La Chine resserre les permis et licences d'exportation pour de nouvelles catégories de minéraux critiques utilisés dans les batteries et les semi-conducteurs, étendant ses contrôles au-delà du gallium et du germanium. Cela déclenche des efforts accélérés de l'UE dans le cadre du dispositif sur les matières premières critiques pour diversifier les sources et constituer des stocks.
Les États-Unis élargissent leurs contrôles à l'exportation de semi-conducteurs pour couvrir certains services cloud et de centres de données fournissant une capacité d'entraînement à l'IA aux utilisateurs chinois. Cela englobe les fournisseurs cloud européens et les concepteurs de puces utilisant la technologie américaine dans le filet de conformité, les obligeant à restructurer leurs activités liées à la Chine.
Le cadre de filtrage des investissements sortants de l'UE entre en vigueur, obligeant les États membres à notifier les transactions dans des secteurs sensibles en Chine. Les régulateurs chinois répondent immédiatement par des obligations de déclaration réciproques pour les entités impliquées dans des transactions soumises à un filtrage étranger, créant un conflit direct de conformité juridique pour les entreprises européennes.
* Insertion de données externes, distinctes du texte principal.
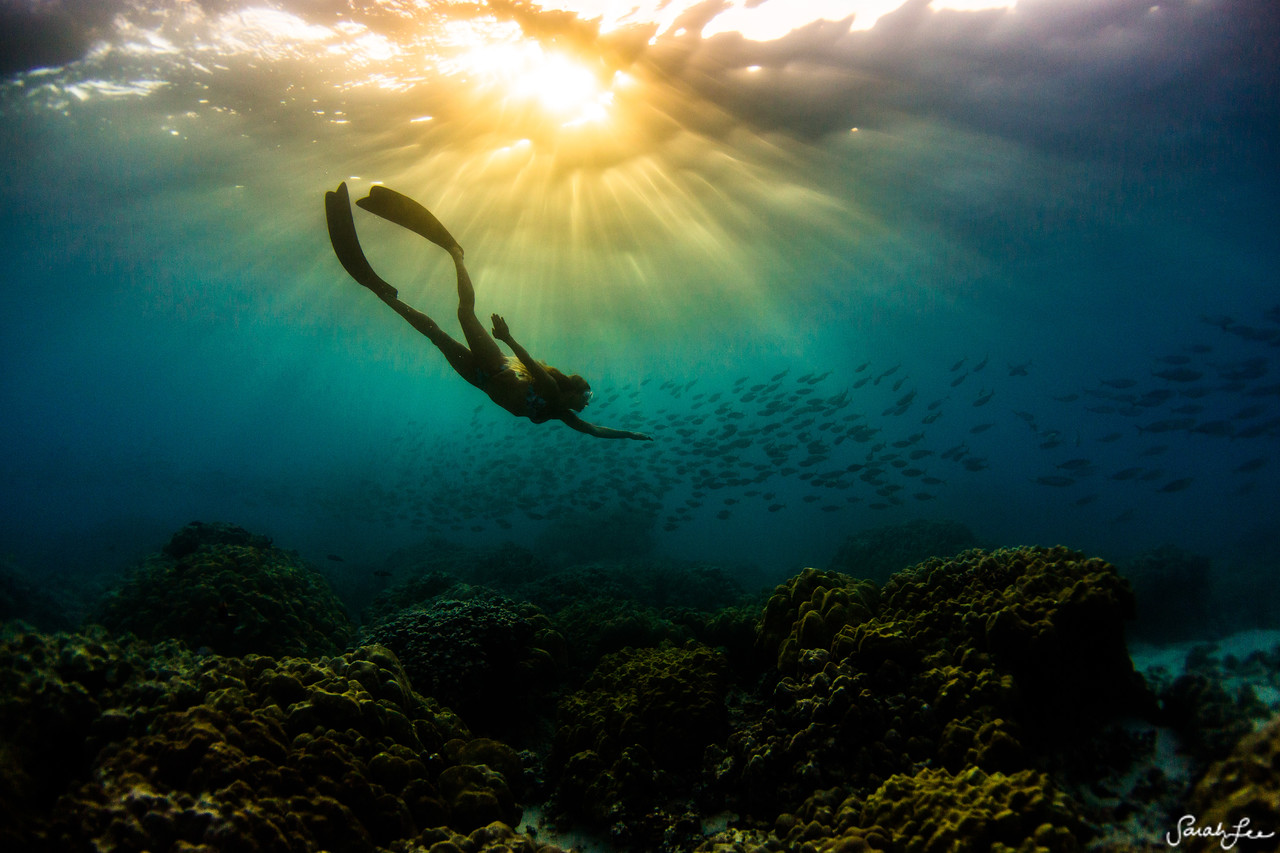 Donica Shouse, free diving with the school of akule during sunset.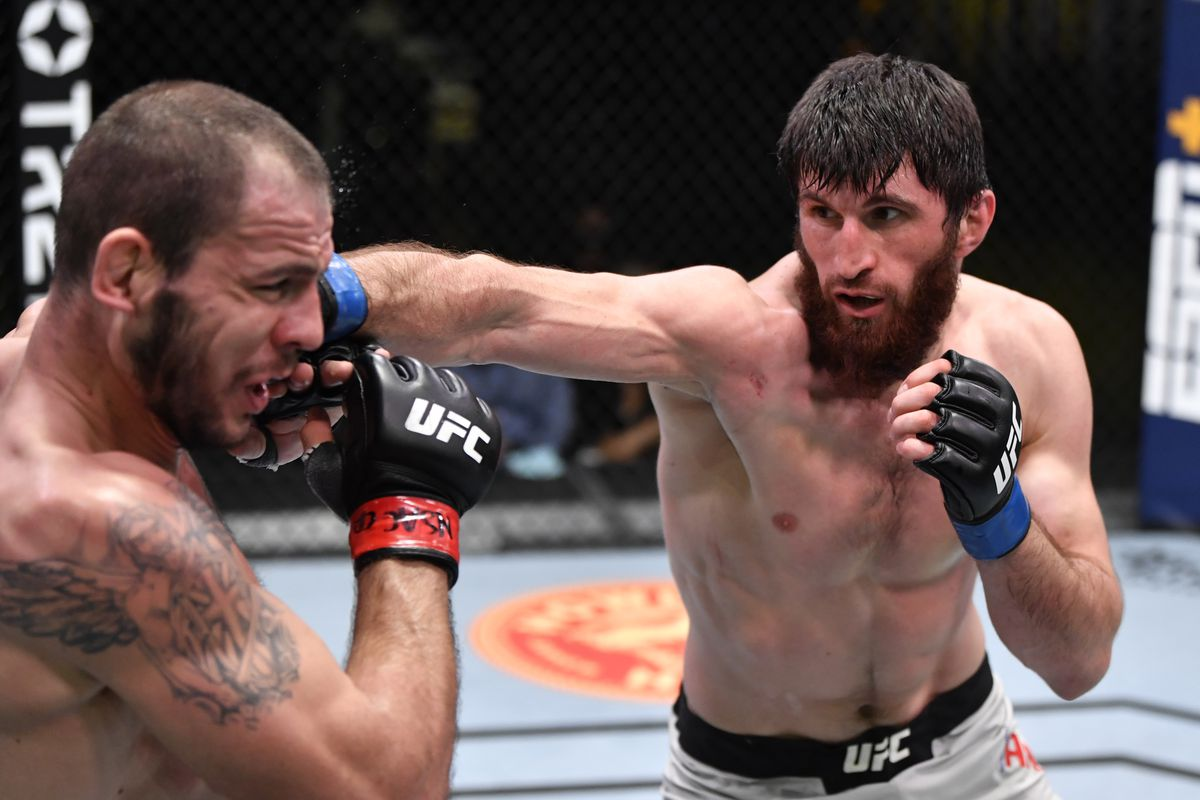 UFC Vegas 20 results: Magomed Ankalaev wins sixth straight fight with unanimous decision over Nikita Krylov - MMA Fighting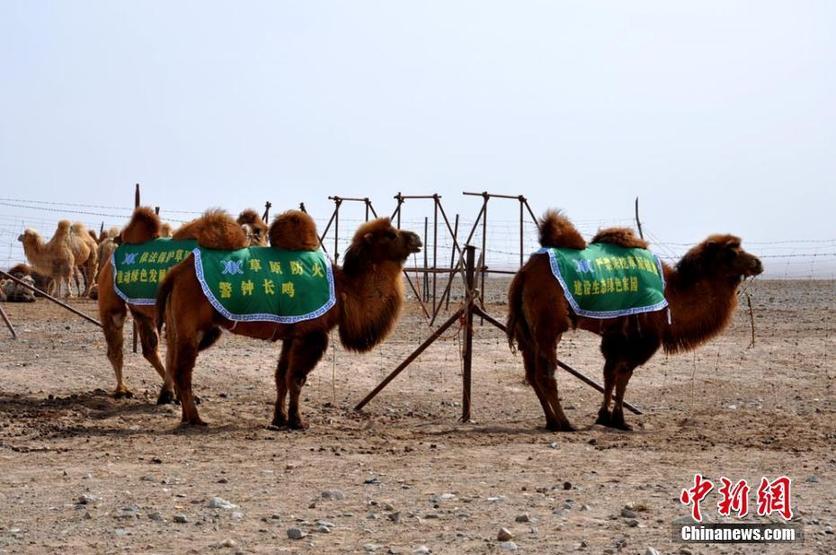 """甘肃草原出普法新招 骆驼和羊扮普法""""宣传员"""""""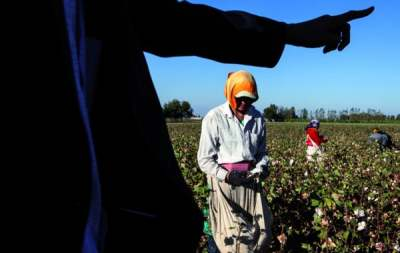 Image: Forced Labour in Cotton Production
L'intensité de la collision juridique entre entreprises s'accroît alors que la Chine applique ses règles anti-sanctions étrangères
Les institutions européennes et plusieurs États membres ont publié des directives actualisées concernant le filtrage de sécurité et la conformité aux sanctions pour les projets d'infrastructure liés à l'initiative chinoise des Nouvelles routes de la soie en Europe du Sud-Est. Les mesures prévoient un examen plus approfondi de la propriété, des capacités à double usage et des installations portuaires, ferroviaires et énergétiques, invoquant des inquiétudes quant au contournement des sanctions et à l'exploitation stratégique.
Le ministère chinois du Commerce a révisé les règles d'octroi de licences d'exportation pour certaines terres rares et matériaux de qualité batterie, élargissant les exigences de déclaration d'utilisation finale et ajoutant des articles nécessitant une approbation au cas par cas. Les groupements industriels européens ont mis en garde contre de nouveaux goulots d'étranglement pour les fabricants de technologies vertes. En réponse, plusieurs États membres de l'UE ont accéléré les initiatives d'achats conjoints et de recyclage.
La Commission européenne est passée de conclusions préliminaires à l’imposition de droits antidumping formels sur une série de véhicules électriques et de composants de batteries fabriqués en Chine, invoquant un soutien public important faussant la concurrence. Les droits provisoires ciblent les grands constructeurs chinois et certaines entreprises basées dans l’UE. Pékin a condamné ces mesures comme protectionnistes et a laissé entendre qu’elle pourrait riposter par des enquêtes sur les exportations agroalimentaires et de luxe de l’UE.
Le département du Commerce américain a mis à jour ses contrôles à l’exportation de semi-conducteurs, afin d’élargir la définition des puces IA haute performance et d’étendre les restrictions à certains services de cloud computing pour les entités chinoises. Ces règles ciblent la puissance de calcul à distance qui pourrait permettre aux entreprises chinoises de développer des modèles d’IA sophistiqués, entraînant dans leur sillage les concepteurs de puces et les fournisseurs de cloud européens dont les activités se situent aux États-Unis.
Le ministère chinois du Commerce a instauré de nouvelles règles de déclaration obligeant les entreprises à capitaux étrangers à divulguer lorsqu'elles sont soumises à, ou se conforment à, des mesures étrangères de filtrage des investissements sortants ou de sanctions liées à leurs activités en Chine. Les entreprises doivent fournir des informations sur leurs contacts avec les autorités réglementaires et leurs procédures internes de conformité, ce qui soulève des conflits avec les règles de confidentialité et de protection des données de l'UE.